Task:
Copy the listing exactly as given. Omit every picture.

Given data:
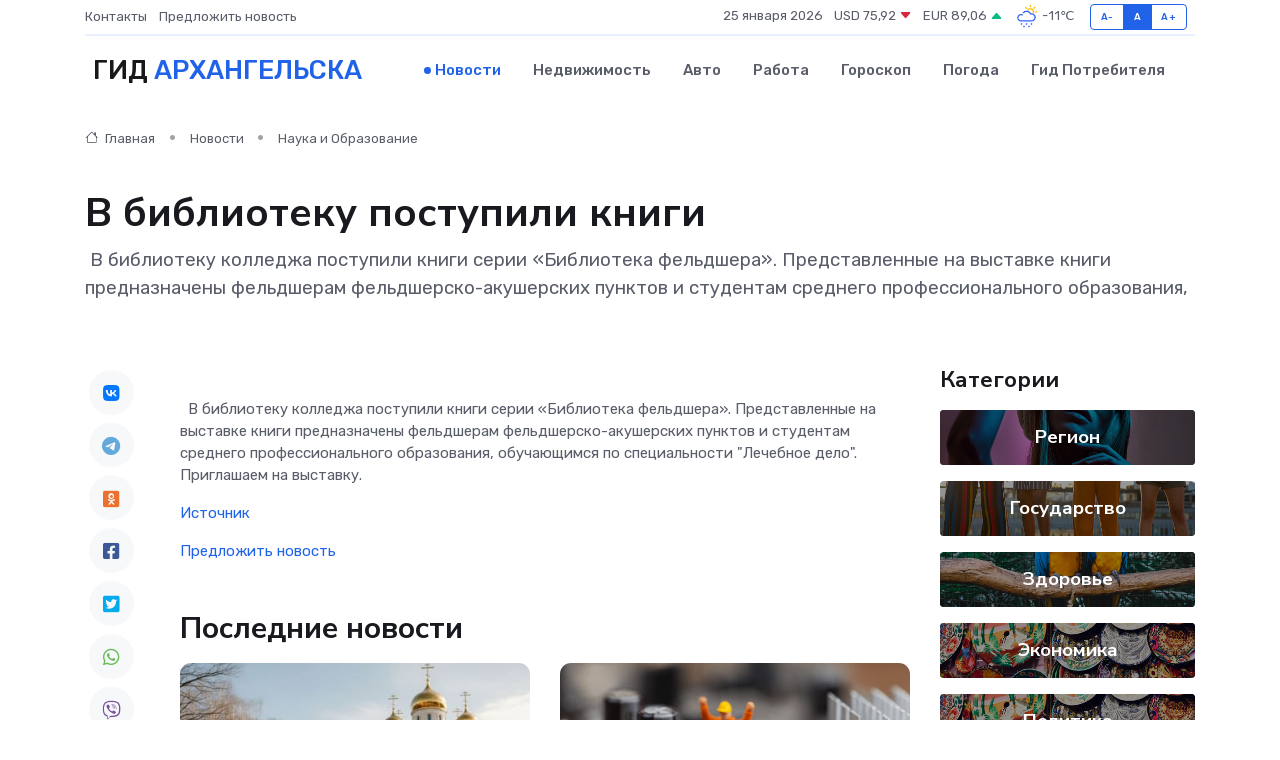

--- FILE ---
content_type: text/html; charset=utf-8
request_url: https://www.google.com/recaptcha/api2/aframe
body_size: 266
content:
<!DOCTYPE HTML><html><head><meta http-equiv="content-type" content="text/html; charset=UTF-8"></head><body><script nonce="_2pTXu-jVR_4tZery-lqeg">/** Anti-fraud and anti-abuse applications only. See google.com/recaptcha */ try{var clients={'sodar':'https://pagead2.googlesyndication.com/pagead/sodar?'};window.addEventListener("message",function(a){try{if(a.source===window.parent){var b=JSON.parse(a.data);var c=clients[b['id']];if(c){var d=document.createElement('img');d.src=c+b['params']+'&rc='+(localStorage.getItem("rc::a")?sessionStorage.getItem("rc::b"):"");window.document.body.appendChild(d);sessionStorage.setItem("rc::e",parseInt(sessionStorage.getItem("rc::e")||0)+1);localStorage.setItem("rc::h",'1769364421691');}}}catch(b){}});window.parent.postMessage("_grecaptcha_ready", "*");}catch(b){}</script></body></html>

Worked solution:
--- FILE ---
content_type: text/html; charset=utf-8
request_url: https://www.google.com/recaptcha/api2/aframe
body_size: 266
content:
<!DOCTYPE HTML><html><head><meta http-equiv="content-type" content="text/html; charset=UTF-8"></head><body><script nonce="_2pTXu-jVR_4tZery-lqeg">/** Anti-fraud and anti-abuse applications only. See google.com/recaptcha */ try{var clients={'sodar':'https://pagead2.googlesyndication.com/pagead/sodar?'};window.addEventListener("message",function(a){try{if(a.source===window.parent){var b=JSON.parse(a.data);var c=clients[b['id']];if(c){var d=document.createElement('img');d.src=c+b['params']+'&rc='+(localStorage.getItem("rc::a")?sessionStorage.getItem("rc::b"):"");window.document.body.appendChild(d);sessionStorage.setItem("rc::e",parseInt(sessionStorage.getItem("rc::e")||0)+1);localStorage.setItem("rc::h",'1769364421691');}}}catch(b){}});window.parent.postMessage("_grecaptcha_ready", "*");}catch(b){}</script></body></html>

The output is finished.